This is 3rd revision of Dynamic PAMT, which is a new feature that reduces 
memory use of TDX.

On v2 (as well as in PUCK) there was some discussion of the 
refcount/locking design tradeoffs for Dynamic PAMT. In v2, I’ve basically 
gone through and tried to make the details around this more reviewable. 
The basic solution is the same as v2, with the changes more about moving 
code around or splitting implementations/optimizations. I’m hoping with 
this v3 we can close on whether that approach is good enough or not.

I think the patch quality is in ok shape, but still need some review. 
Maintainers, please feel free to let us go through this v3 for lower level 
code issues, but I would appreciate engagement on the overall design.

Another open still is performance testing, besides the bit about excluding 
contention of the global lock.

Lastly, Yan raised some last minute doubts internally about TDX module 
locking contention. I’m not sure there is a problem, but we can come to an 
agreement as part of the review.

PAMT Background
===============
The TDX module needs to keep data about each physical page it uses. It 
requires the kernel to give it memory to use for this purpose, called 
PAMT. Internally it wants space for metadata for each page *and* each page 
size. That is, if a page is mapped at 2MB in a TD, it doesn’t spread this 
tracking across the allocations it uses for 4KB page size usage of the 
same physical memory. It is designed to use a separate allocation for 
this.

So each memory region that the TDX module could use (aka TDMRs) has three 
of these PAMT allocations. They are all allocated during the global TDX 
initialization, regardless of if the memory is actually getting used for a 
TD. It uses up approximately 0.4% of system memory.

Dynamic PAMT (DPAMT)
====================
Fortunately, only using physical memory for areas of an address space that 
are actually in use is a familiar problem in system engineering, with a 
well trodden solution: page tables. It would be great if TDX could do 
something like that for PAMT. This is basically the idea for Dynamic PAMT.

However, there are some design aspects that could be surprising for anyone 
expecting “PAMT, but page tables”. The following describes these 
differences.

_ _ _ _ _

**TASK DETAILS**
Reproduce the part of the Dynamic PAMT passage between "On v2 (as well" and "enough or not.", inclusive.

**MATERIAL SUPPLIED**
_ _ _ _ _

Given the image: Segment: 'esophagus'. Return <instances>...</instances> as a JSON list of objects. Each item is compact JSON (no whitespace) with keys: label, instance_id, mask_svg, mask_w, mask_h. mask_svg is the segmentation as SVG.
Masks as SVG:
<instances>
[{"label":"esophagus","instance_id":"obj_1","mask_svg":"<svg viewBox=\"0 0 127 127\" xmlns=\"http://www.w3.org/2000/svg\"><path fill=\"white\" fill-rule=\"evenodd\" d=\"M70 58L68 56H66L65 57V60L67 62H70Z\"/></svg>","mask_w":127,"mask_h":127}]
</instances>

_ _ _ _ _

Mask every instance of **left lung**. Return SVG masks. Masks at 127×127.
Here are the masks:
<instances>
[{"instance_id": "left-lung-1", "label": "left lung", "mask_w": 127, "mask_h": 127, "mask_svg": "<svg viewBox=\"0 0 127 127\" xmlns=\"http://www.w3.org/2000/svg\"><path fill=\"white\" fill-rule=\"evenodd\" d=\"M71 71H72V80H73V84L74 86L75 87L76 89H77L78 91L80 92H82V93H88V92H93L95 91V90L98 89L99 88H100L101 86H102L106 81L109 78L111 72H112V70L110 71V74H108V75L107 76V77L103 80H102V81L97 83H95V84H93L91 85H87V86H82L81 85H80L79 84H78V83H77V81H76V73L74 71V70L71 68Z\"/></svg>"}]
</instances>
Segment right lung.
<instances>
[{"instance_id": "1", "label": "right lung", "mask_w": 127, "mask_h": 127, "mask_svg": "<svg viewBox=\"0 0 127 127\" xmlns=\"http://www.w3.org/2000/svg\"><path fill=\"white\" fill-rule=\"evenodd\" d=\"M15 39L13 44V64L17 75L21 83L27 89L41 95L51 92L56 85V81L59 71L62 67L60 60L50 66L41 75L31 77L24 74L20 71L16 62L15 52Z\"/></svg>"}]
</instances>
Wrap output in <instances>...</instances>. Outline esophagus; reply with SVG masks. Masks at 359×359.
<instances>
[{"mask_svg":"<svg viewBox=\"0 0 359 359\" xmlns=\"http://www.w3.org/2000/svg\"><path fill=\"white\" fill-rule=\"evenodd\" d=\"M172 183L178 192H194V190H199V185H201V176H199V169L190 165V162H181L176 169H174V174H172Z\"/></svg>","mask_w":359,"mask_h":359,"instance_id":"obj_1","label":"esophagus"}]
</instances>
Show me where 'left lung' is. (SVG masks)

_ _ _ _ _

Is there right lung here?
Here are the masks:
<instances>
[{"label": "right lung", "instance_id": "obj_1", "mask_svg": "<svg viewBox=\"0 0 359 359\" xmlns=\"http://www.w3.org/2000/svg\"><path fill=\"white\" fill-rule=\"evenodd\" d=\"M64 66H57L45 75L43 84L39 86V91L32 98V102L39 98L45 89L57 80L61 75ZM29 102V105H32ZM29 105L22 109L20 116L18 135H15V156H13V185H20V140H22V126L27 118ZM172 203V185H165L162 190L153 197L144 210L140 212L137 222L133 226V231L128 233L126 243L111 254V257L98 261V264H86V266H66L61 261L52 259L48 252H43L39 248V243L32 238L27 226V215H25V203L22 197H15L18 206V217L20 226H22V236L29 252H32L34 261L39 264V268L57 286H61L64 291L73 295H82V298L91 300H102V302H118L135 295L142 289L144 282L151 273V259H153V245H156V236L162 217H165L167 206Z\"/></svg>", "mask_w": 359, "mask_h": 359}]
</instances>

_ _ _ _ _

**WRITTEN SOLUTION**
On v2 (as well as in PUCK) there was some discussion of the 
refcount/locking design tradeoffs for Dynamic PAMT. In v2, I’ve basically 
gone through and tried to make the details around this more reviewable. 
The basic solution is the same as v2, with the changes more about moving 
code around or splitting implementations/optimizations. I’m hoping with 
this v3 we can close on whether that approach is good enough or not.